TASK GOAL:
Please reproduce every one of the entries below word for word, leaving out the pictures.

┌─ DATA TO USE

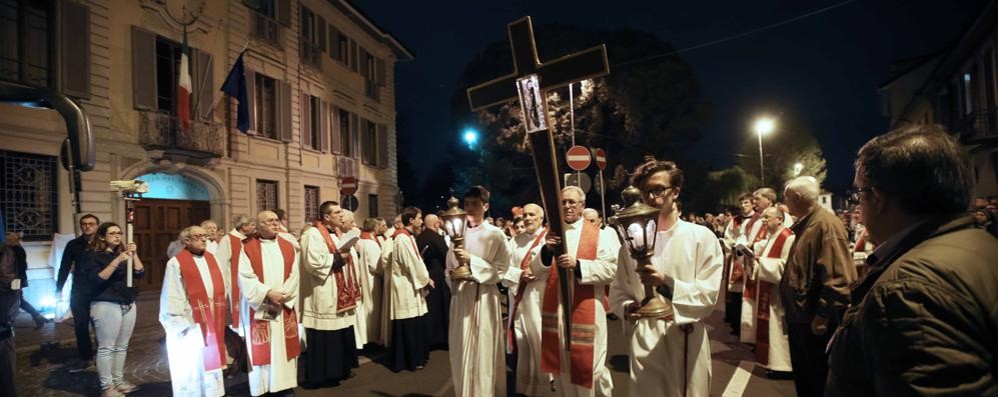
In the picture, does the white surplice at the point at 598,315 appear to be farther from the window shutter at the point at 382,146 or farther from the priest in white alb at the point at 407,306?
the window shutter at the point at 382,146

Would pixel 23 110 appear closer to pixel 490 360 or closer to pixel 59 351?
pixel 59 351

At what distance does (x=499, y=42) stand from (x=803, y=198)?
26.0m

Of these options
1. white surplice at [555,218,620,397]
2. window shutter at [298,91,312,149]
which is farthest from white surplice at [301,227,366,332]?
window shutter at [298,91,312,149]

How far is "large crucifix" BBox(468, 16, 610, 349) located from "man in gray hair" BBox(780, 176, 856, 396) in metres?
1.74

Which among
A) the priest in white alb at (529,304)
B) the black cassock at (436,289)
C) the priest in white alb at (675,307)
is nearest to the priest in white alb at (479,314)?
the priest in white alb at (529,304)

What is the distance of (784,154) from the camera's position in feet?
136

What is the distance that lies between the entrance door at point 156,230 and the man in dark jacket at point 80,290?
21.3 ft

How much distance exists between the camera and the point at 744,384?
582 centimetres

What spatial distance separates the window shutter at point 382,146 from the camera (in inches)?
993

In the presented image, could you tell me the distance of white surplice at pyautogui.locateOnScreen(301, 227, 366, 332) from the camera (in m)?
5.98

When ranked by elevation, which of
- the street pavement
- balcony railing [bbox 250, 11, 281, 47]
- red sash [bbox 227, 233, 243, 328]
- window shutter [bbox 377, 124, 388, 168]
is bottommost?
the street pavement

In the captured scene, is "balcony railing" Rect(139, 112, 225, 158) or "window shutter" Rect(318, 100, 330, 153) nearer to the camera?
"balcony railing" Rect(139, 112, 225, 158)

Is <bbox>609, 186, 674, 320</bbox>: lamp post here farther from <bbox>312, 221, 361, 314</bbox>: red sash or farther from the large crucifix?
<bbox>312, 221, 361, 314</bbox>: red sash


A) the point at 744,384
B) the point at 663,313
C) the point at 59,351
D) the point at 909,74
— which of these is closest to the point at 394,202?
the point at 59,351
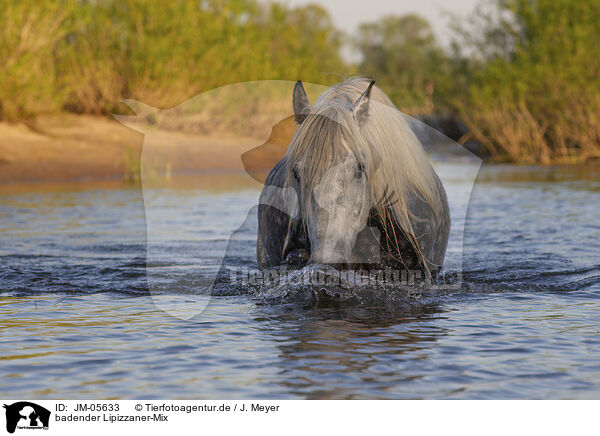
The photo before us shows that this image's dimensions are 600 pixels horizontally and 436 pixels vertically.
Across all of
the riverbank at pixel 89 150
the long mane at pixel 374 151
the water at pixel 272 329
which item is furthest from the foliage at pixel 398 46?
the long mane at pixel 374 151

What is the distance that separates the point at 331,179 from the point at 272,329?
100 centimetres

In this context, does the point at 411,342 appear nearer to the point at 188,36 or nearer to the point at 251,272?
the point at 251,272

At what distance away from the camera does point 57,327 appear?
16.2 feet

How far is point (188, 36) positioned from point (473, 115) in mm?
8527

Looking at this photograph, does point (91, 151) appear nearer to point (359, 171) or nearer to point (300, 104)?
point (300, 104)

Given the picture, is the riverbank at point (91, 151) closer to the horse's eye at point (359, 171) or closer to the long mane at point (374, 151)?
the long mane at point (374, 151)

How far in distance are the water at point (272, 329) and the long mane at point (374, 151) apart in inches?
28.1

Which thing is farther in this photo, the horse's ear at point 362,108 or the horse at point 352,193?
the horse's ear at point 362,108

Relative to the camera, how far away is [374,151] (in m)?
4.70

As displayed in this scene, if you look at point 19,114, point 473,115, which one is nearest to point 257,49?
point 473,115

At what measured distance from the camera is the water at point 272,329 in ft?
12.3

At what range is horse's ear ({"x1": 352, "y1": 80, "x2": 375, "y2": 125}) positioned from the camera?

└─

TASK RESULT:
In the picture, does the white surplice at the point at 598,315 appear to be farther from the window shutter at the point at 382,146 or farther from the priest in white alb at the point at 407,306?
the window shutter at the point at 382,146

Would pixel 23 110 appear closer to pixel 490 360 or closer to pixel 59 351?
pixel 59 351

At what distance does (x=499, y=42) stand from (x=803, y=198)?
26.0m

Of these options
1. white surplice at [555,218,620,397]
2. window shutter at [298,91,312,149]
which is farthest from white surplice at [301,227,366,332]?
window shutter at [298,91,312,149]

How far is "large crucifix" BBox(468, 16, 610, 349) located from "man in gray hair" BBox(780, 176, 856, 396) in metres?
1.74

Which among
A) the priest in white alb at (529,304)
B) the black cassock at (436,289)
C) the priest in white alb at (675,307)
is nearest to the priest in white alb at (479,314)?
the priest in white alb at (529,304)

What is the distance of (784,154) from the camera's position in feet?
136

What is the distance that lies between the entrance door at point 156,230 and the man in dark jacket at point 80,290?
21.3 ft

How much distance exists between the camera and the point at 744,384?
582 centimetres

What spatial distance separates the window shutter at point 382,146 from the camera (in inches)?
993

In the presented image, could you tell me the distance of white surplice at pyautogui.locateOnScreen(301, 227, 366, 332) from the camera (in m)?
5.98

When ranked by elevation, which of
- the street pavement
- balcony railing [bbox 250, 11, 281, 47]
- red sash [bbox 227, 233, 243, 328]
- window shutter [bbox 377, 124, 388, 168]
is bottommost?
the street pavement

In the captured scene, is "balcony railing" Rect(139, 112, 225, 158) or "window shutter" Rect(318, 100, 330, 153) nearer to the camera?
"balcony railing" Rect(139, 112, 225, 158)

Is <bbox>609, 186, 674, 320</bbox>: lamp post here farther from <bbox>312, 221, 361, 314</bbox>: red sash or farther from the large crucifix?
<bbox>312, 221, 361, 314</bbox>: red sash


A) the point at 744,384
B) the point at 663,313
C) the point at 59,351
D) the point at 909,74
— which of these is closest to the point at 394,202?
the point at 59,351
The photo before us shows that this image's dimensions are 600 pixels horizontally and 436 pixels vertically.
Across all of
the riverbank at pixel 89 150
the long mane at pixel 374 151
the water at pixel 272 329
which item is furthest from the foliage at pixel 398 46?
the long mane at pixel 374 151

What is the distance that separates the point at 331,179 from the point at 272,329?
100 centimetres

In this context, does the point at 411,342 appear nearer to the point at 188,36 or nearer to the point at 251,272?
the point at 251,272

At what distance away from the camera does point 57,327 appear?
16.2 feet

How far is point (188, 36) positioned from point (473, 115) in mm?
8527

Looking at this photograph, does point (91, 151) appear nearer to point (359, 171) or nearer to point (300, 104)?
point (300, 104)

Given the picture, is the riverbank at point (91, 151) closer to the horse's eye at point (359, 171) or closer to the long mane at point (374, 151)?
the long mane at point (374, 151)

How far in distance are the water at point (272, 329) and the long mane at point (374, 151) apart in inches?
28.1

Which thing is farther in this photo, the horse's ear at point 362,108 or the horse at point 352,193?
the horse's ear at point 362,108

Relative to the camera, how far away is [374,151] (in m)?
4.70

As displayed in this scene, if you look at point 19,114, point 473,115, which one is nearest to point 257,49?
point 473,115

At what measured distance from the camera is the water at point 272,329 in ft?
12.3

At what range is horse's ear ({"x1": 352, "y1": 80, "x2": 375, "y2": 125}) positioned from the camera?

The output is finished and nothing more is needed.